For electrochemical energy storage, Chapter 6 provides an overview of the significant progress achieved on CDG-based electrodes for lithium- and sodium-ion batteries. In addition to the impressive electrochemical performance reported, emerging challenges and perspectives on the application of graphene-based electrodes are also presented in this chapter. Metal (e.g., Li, Na, Zn, Al)–air batteries are viewed as promising energy devices. Chapter 7 discusses the application of CDG as electrode materials for these metal–air batteries, with a special focus on the development of graphene-based electrodes in Li–air batteries. Chapter 8 summarizes the work on CDG-based materials used as components of lithium–sulfur batteries. To improve the performance, functionalized graphene materials have been used as additives in cathode composites, as an interlayer on the separator, and as a protective coating on the anode. In Chapter 9, recent advances on the design and fabrication of CDG-based supercapacitor electrodes are addressed, with emphasis on the functionalization methods and their impact on the capacitive performance. To satisfy and match wearable electronics, Chapter 10 reviews the recent advances on CDG-based wearable energy conversion and storage devices, along with an outlook on the future development of this hot topic.
For clean and sustainable environmental development, Chapter 11 reviews the recent advances on CDG-based membranes for water purification and gas separation, accompanied by a discussion on the separation mechanisms and fabrication methods of such novel membranes. CDG is also an ideal platform for biosensing applications. In Chapter 12, the functionalization of CDG for biosensing is summarized. Different surface plasmon resonance (SPR) biosensing assays based on CDG-based immobilization matrices are reviewed, with a special emphasis on the deposition of linking layers and their advantages compared to the existing SPR interfaces. Chapter 13 focuses on the corrosion protection applications of CDG-based coating layers. The functionalization methods, properties, and underlying mechanisms of CDG as anti-corrosion coating materials are summarized, given its good impermeability and chemical inertness toward oxidizing gases or corrosive solutions.

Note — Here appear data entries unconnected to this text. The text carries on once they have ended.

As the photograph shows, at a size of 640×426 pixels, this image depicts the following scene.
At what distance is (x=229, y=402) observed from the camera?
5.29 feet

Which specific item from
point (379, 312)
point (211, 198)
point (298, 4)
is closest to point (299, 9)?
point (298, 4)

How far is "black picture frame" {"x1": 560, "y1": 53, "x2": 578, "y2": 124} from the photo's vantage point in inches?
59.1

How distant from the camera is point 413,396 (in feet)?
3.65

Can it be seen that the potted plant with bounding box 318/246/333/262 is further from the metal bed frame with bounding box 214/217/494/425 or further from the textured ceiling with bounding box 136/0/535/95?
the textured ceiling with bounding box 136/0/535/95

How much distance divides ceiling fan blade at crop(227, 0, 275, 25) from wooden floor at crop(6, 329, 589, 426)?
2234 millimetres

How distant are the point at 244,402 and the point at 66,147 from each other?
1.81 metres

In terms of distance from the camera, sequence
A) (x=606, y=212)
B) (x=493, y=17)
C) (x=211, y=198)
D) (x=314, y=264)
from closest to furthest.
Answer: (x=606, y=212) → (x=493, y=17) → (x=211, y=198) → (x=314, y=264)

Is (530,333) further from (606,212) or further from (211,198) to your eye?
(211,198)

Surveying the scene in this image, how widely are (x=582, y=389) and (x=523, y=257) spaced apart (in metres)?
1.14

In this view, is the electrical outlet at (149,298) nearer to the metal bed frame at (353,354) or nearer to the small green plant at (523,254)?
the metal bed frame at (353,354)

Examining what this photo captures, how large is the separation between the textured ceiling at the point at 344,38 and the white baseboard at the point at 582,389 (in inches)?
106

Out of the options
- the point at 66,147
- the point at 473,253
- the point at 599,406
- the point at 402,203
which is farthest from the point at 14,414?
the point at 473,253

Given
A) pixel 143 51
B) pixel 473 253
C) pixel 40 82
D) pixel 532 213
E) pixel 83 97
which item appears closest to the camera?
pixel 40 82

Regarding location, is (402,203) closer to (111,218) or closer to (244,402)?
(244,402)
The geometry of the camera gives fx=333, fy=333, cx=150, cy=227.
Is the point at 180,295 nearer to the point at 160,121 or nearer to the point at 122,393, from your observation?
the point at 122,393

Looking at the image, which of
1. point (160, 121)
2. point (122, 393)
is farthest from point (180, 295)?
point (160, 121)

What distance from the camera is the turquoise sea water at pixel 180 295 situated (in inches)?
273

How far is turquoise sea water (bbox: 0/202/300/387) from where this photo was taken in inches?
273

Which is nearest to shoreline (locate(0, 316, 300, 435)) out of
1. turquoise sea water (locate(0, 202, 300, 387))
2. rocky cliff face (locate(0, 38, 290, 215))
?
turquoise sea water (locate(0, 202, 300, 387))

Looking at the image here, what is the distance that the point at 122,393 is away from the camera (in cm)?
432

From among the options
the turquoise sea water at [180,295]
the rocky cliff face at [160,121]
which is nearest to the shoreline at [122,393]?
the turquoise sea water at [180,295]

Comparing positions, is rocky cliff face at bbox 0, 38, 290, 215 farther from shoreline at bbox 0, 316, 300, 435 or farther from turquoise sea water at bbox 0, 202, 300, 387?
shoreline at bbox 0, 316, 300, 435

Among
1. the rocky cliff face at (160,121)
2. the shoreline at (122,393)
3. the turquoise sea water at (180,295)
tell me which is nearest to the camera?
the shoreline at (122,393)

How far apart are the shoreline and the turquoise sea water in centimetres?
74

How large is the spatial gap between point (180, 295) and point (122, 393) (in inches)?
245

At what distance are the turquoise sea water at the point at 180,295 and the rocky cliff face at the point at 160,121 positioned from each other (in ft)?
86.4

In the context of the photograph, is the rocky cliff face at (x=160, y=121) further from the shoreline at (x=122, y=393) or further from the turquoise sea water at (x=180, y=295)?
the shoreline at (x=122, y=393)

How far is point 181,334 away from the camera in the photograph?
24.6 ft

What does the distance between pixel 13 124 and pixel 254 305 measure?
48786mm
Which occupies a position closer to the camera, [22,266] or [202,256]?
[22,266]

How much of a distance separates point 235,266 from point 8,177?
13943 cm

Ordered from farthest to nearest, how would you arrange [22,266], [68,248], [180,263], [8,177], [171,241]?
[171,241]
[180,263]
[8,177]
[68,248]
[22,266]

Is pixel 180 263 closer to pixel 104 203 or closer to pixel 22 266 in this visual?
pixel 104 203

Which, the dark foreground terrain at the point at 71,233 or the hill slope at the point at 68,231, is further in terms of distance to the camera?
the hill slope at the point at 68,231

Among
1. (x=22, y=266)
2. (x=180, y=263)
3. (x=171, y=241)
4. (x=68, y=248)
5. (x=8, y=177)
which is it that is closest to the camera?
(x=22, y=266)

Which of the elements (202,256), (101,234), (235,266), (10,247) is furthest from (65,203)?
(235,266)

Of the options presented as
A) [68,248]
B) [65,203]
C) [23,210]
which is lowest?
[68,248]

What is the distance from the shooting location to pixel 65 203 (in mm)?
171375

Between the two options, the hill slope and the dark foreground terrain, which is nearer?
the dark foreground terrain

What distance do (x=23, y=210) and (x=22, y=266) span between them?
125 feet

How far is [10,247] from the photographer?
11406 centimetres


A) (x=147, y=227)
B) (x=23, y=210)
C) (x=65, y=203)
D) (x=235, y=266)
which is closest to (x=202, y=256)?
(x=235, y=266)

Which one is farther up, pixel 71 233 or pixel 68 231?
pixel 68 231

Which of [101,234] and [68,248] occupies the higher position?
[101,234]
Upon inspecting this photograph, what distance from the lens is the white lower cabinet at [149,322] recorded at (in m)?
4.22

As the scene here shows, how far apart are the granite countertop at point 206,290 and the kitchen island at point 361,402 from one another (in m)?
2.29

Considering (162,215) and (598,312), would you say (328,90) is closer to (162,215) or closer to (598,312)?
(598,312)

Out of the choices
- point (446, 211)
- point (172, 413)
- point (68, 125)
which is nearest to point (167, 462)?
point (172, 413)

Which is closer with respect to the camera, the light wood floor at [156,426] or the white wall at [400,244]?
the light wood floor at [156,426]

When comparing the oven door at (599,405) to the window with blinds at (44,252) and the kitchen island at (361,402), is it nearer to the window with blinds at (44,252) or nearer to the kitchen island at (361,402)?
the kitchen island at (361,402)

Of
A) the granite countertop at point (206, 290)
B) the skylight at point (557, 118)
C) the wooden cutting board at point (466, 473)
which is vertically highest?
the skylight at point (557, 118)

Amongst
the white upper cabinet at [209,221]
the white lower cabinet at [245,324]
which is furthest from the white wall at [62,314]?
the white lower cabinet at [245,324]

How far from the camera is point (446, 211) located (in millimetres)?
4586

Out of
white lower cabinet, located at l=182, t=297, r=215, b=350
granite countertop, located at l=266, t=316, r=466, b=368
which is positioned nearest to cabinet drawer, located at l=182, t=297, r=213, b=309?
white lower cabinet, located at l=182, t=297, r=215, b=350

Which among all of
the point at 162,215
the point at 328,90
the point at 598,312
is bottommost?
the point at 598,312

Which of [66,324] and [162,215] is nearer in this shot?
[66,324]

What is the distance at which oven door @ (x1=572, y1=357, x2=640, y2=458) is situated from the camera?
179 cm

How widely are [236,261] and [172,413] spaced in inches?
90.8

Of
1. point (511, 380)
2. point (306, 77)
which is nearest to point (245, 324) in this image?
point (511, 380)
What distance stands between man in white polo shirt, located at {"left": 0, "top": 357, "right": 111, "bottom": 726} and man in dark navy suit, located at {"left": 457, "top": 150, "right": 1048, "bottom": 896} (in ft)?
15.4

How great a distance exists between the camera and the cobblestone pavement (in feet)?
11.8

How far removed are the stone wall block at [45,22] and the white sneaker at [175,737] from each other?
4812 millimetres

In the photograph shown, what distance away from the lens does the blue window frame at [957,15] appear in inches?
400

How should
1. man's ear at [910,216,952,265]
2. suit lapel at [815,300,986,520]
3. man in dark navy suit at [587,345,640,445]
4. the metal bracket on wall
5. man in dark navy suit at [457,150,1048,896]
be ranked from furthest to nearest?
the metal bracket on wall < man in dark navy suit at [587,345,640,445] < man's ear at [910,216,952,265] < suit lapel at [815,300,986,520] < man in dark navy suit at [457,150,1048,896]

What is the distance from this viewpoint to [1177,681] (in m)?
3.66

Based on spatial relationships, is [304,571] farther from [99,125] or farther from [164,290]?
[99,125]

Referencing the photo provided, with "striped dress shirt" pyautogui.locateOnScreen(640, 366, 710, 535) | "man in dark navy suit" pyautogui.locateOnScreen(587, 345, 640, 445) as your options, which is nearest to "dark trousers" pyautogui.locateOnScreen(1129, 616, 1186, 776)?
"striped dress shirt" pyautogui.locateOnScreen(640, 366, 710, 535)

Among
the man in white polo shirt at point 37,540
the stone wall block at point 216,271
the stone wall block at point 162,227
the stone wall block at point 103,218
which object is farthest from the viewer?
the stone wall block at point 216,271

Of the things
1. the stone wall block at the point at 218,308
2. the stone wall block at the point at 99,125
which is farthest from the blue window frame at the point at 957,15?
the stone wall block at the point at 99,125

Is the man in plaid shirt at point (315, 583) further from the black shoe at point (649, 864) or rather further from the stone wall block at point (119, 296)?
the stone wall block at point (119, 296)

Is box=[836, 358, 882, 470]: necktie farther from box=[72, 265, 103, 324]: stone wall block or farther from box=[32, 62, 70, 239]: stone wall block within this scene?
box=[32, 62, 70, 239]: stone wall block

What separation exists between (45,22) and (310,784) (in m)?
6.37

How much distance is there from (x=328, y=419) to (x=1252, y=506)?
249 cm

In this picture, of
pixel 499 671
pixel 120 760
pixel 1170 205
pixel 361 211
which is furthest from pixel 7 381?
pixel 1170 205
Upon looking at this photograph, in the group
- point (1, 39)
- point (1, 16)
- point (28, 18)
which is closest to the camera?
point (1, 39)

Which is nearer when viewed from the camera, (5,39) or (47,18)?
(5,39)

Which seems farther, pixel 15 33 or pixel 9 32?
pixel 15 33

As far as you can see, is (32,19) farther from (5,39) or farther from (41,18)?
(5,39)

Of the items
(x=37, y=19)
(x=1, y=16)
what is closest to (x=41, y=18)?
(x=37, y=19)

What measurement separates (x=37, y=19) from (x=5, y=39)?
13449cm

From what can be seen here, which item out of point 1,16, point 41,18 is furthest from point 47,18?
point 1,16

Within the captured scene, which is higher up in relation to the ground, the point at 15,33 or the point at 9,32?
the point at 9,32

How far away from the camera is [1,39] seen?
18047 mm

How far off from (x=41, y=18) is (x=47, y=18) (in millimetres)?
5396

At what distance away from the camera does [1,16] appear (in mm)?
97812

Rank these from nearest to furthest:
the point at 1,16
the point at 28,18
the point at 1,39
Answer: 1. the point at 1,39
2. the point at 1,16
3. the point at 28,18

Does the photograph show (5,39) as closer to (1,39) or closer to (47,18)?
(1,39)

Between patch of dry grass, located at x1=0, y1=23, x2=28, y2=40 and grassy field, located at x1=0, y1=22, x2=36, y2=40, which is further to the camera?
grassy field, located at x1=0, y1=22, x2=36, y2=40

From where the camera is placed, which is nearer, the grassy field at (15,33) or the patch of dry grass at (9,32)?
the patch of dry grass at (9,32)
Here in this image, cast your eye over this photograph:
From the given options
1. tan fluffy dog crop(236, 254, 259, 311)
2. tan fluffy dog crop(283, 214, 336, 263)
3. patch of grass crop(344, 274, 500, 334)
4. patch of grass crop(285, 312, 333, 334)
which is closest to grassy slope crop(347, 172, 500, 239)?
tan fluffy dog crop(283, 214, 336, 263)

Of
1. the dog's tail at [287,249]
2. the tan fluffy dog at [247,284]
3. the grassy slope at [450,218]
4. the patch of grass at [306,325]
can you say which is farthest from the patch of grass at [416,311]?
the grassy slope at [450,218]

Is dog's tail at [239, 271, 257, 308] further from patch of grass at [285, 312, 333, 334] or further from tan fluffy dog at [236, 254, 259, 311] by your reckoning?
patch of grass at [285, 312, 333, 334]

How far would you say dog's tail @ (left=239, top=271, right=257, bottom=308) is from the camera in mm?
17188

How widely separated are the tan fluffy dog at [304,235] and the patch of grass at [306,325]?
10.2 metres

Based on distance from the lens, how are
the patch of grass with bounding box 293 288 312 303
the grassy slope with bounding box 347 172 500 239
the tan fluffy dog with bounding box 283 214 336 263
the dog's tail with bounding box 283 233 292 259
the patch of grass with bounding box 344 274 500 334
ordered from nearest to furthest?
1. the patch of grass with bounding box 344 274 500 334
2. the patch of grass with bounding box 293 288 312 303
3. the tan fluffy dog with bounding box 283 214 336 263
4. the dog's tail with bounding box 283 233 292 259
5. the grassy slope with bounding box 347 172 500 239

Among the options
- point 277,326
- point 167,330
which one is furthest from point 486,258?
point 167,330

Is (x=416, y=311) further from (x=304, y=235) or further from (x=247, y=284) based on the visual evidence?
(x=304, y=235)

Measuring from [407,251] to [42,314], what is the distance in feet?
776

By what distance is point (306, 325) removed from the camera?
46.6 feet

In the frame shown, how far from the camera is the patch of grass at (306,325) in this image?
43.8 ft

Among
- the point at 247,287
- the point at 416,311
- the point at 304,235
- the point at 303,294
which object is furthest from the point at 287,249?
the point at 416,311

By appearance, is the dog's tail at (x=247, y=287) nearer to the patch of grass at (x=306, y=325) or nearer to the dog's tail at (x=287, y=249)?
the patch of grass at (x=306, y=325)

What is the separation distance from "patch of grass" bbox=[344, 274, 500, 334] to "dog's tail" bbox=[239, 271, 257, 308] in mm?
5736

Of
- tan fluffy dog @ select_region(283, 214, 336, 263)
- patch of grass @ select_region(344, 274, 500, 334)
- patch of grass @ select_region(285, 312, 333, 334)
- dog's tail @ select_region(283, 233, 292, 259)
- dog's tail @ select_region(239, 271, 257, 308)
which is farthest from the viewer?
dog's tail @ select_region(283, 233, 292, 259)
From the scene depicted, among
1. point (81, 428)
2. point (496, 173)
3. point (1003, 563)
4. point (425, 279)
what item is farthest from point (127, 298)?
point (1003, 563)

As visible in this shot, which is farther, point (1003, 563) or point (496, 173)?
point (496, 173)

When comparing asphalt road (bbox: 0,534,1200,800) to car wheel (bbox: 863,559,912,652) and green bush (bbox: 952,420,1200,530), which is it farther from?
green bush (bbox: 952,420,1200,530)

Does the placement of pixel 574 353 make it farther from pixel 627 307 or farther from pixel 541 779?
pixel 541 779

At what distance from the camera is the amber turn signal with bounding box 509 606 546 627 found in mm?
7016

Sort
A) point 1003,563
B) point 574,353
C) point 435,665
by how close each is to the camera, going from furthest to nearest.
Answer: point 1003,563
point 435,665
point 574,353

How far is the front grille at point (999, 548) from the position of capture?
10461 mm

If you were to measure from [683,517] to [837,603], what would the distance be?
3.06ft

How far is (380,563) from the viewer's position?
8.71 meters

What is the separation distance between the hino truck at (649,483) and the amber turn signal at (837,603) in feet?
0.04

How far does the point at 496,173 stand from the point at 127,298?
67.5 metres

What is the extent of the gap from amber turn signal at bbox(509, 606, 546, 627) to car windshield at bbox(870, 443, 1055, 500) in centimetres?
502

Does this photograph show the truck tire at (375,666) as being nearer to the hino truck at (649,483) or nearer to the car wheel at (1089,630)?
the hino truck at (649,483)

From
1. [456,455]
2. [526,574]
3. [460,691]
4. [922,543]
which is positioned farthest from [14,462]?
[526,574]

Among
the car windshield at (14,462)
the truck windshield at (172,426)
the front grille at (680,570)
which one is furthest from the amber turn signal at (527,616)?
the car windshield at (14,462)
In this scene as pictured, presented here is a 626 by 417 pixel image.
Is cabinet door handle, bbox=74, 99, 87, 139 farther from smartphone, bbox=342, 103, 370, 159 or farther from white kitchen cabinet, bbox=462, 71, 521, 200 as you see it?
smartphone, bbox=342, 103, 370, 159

This book is clearly multidisciplinary, spanning from the underlying functionalization principles to the cutting edge applications of graphene-based materials in different research fields. I hope this book will be a reference book and provide inspiration for graduate students, researchers, and engineers interested in CDG-based materials and their emerging applications.
I would like to thank the main chapter authors (L. Zhang, Y. Zhang, J.-B. Baek, D. Geng, X. Meng, Y. Zong, S.-P. Chai, L. Wang, J. Xu, X. Zhang, R. Dominko, J. Zhang, T. Chen, B. Bai, Y. Stebunov, H. Ma) and their co-workers who have really made the book attractive and rich in content, and also thanks to the Managers and Editors of the Royal Society of Chemistry for their generous help to publish this book. Finally, I dedicate this book to my family, especially to my wife Mrs Jizhen Ma, for their continuous encouragement and support.